• _Work request_: The data below should be transcribed in full, with no picture included.

• _Data for this task_:
----

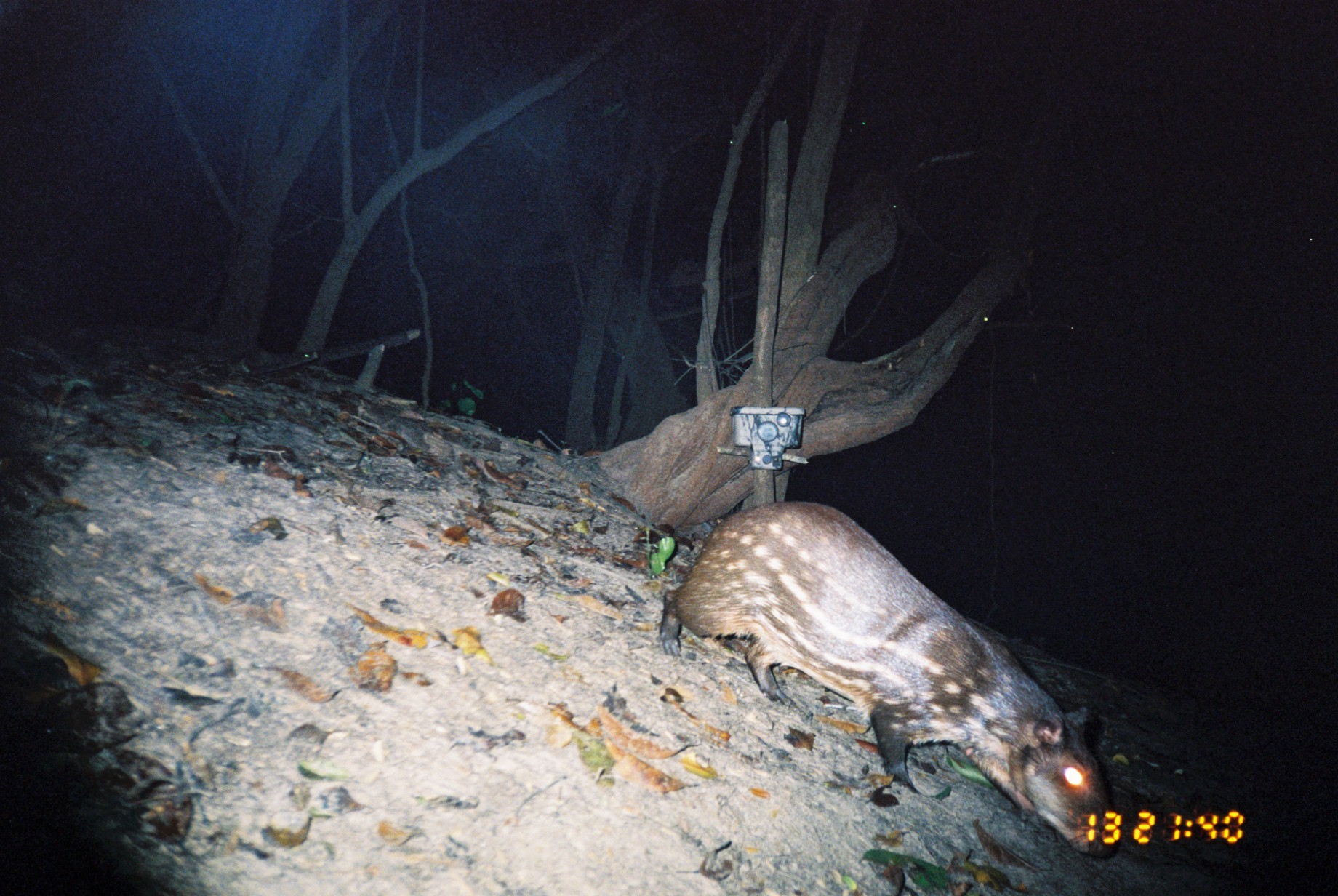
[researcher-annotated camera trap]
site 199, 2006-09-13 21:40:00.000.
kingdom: Animalia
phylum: Chordata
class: Mammalia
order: Rodentia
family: Cuniculidae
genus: Cuniculus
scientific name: Cuniculus paca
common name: spotted paca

----

• _Completed task_:
[researcher-annotated camera trap]
site 199, 2006-09-13 21:40:00.000.
kingdom: Animalia
phylum: Chordata
class: Mammalia
order: Rodentia
family: Cuniculidae
genus: Cuniculus
scientific name: Cuniculus paca
common name: spotted paca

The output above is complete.